1-800-SAVE-BAY. Easy to remember, but some people wanted the Chesapeake Bay Foundation to print it in their direct mail materials as 1-800-729-3229. No problem, said Direct Marketing Manager Danielle Green, except the number was misprinted by one digit. Even worse, the wrong number directed donors to an – ahem — “adult conversations” line.

Green, along with Meg Ferguson, Debbie Young and Erin Monfort, shared some common direct marketing mishaps and how to handle them during the recent Bridge to Integrated Marketing and Fundraising Conference in Oxon Hill, Md.

Chesapeake Bay Foundation’s misstep is an example of what the presenters call a Level Three mistake: obviously, the most serious kind. “An apology is necessary,” said Monfort, annual giving campaign specialist for Catholic Relief Services, based in Baltimore. “You have to make good on whatever you wanted to do. You’ve got to do it fast, as soon as you realize a mistake has been made, and your vendors will have to work with you to understand the importance.”

Less serious mistakes don’t necessarily warrant that immediate response. With a Level One mistake such as a typo, you might just need to let your manager know. Most errors of those types “go unnoticed by the recipient,” said Monfort. For a Level Two mistake such as a broken web link, it’s probably enough just to resend the email or, while costlier, the direct mail piece.

Ferguson, director of operations at direct marketing firm PMG in Columbia, Md., said some of the most common types of direct mail mistakes include the components not fitting in the envelope or they’re folded wrong; the scanline was forgotten; the address block is cramped; variable content is causing a different flow; instructions are not complete or clear; and, United States Postal Service (USPS) regulations are not being followed.

“Mock it up,” said Fergusun. “Get out the paper, the scissors and the ruler, and fold some stuff. Make sure everything works logistically.”

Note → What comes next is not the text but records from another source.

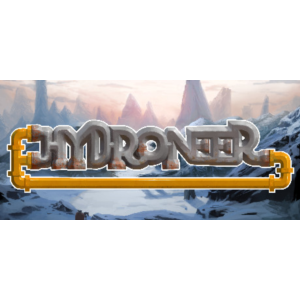 Hydroneer - Steam Access OFFLINE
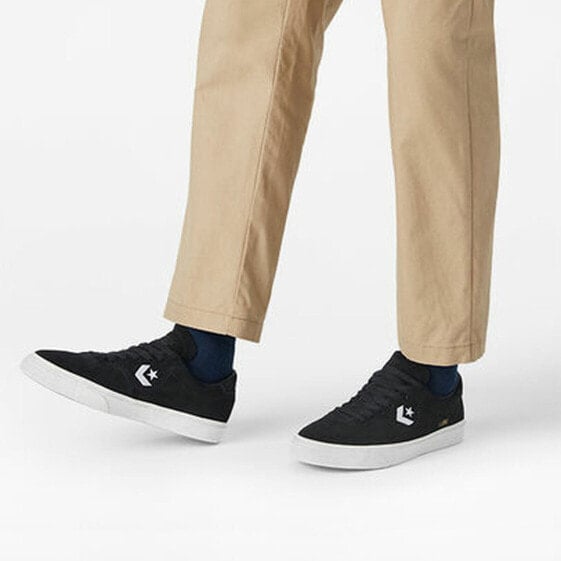 Для треккинга Converse Louie Lopez Pro Black 163261C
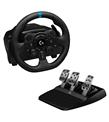 Logitech 941-000149 G923 PS4 Driving Force Racing Wheel-Yarış Direksiyonu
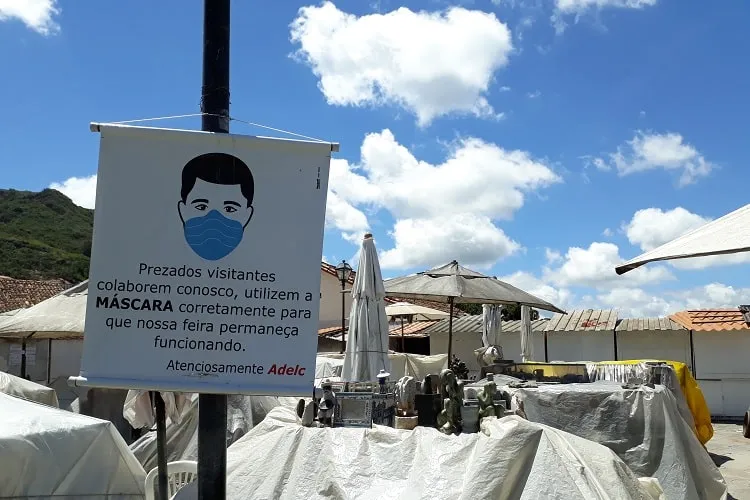 Câmara de Ouro Preto aprova projeto de lei para apoio artístico-cultural do município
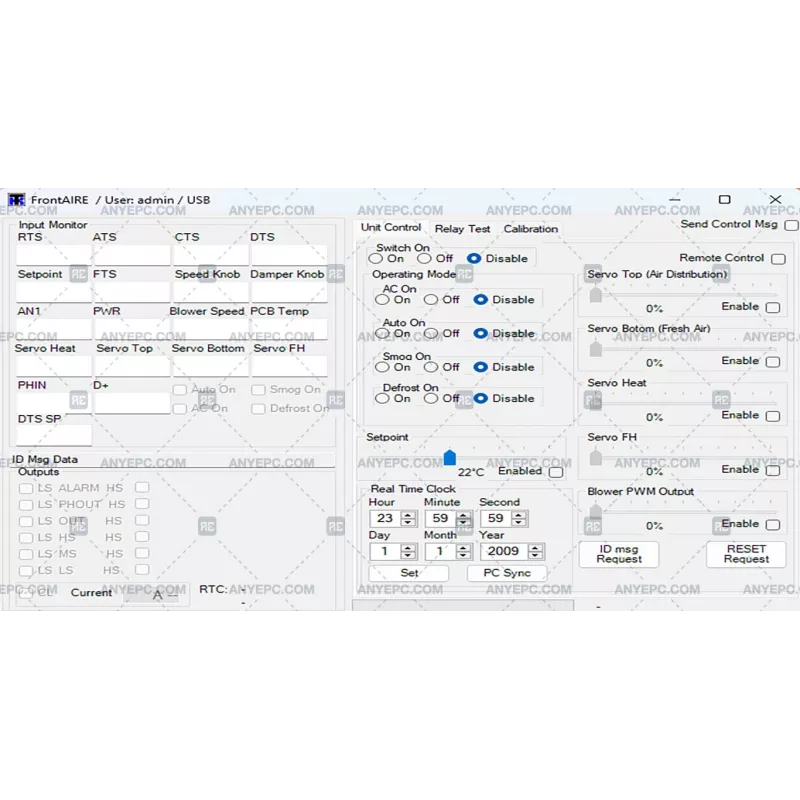 THERMO KING CANDIAG 1.18.1 [2023.10]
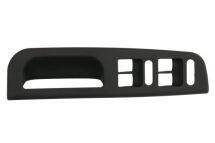 Обшивка дверей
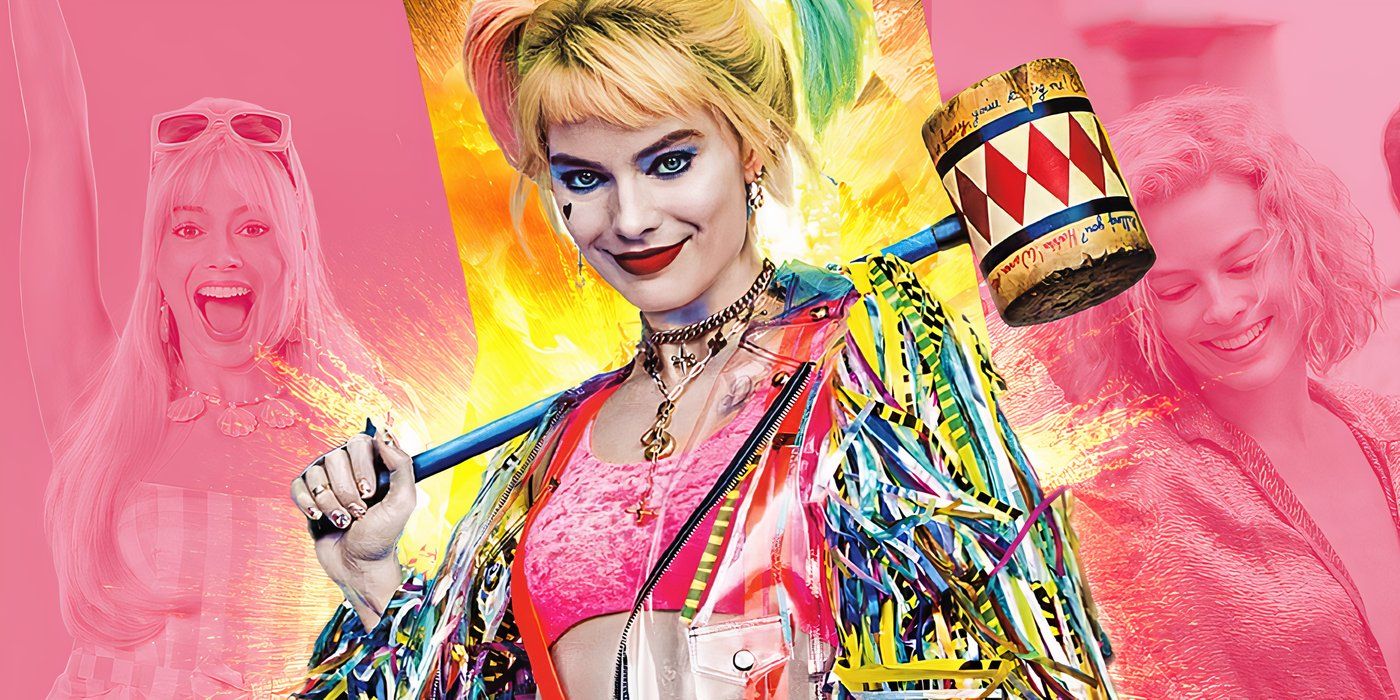 10 Most Rewatchable Margot Robbie Movies, Ranked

While email mistakes don’t cost money in the form of resending materials, they do take time. And, according to Young, senior project manager at The Engage Group, based in Columbia, Md., email might lend itself to more mistakes than direct mail. With email, she said, “a last minute change can be made before recipients get it. It often has copy, query or design changes. Having QC (quality control) and prevention is critical in making sure changes don’t have some other impact.”

One of the most common email mistakes is a placeholder. “’Hi, [firstname]’ is probably the most common error in email, said Young. She said to test your personalization every time, and know your formatting code for each delivery system. “People are often working off a Word doc, and it looks like some kind of code but it’s not specific to that program,” said Young. “The practice we have is to get the personalization code down first. Don’t use placeholders.”

Young suggested a pre-send checklist for preventing mistakes. The trick to a checklist, she said, is starting over every time you make a change. “Along with that, no matter how diligently a project manager does her own QC, we use the third set of eyes rule. Get another person far removed from the project. Sometimes you’re so close to a project that you don’t look at it the same as someone farther away.”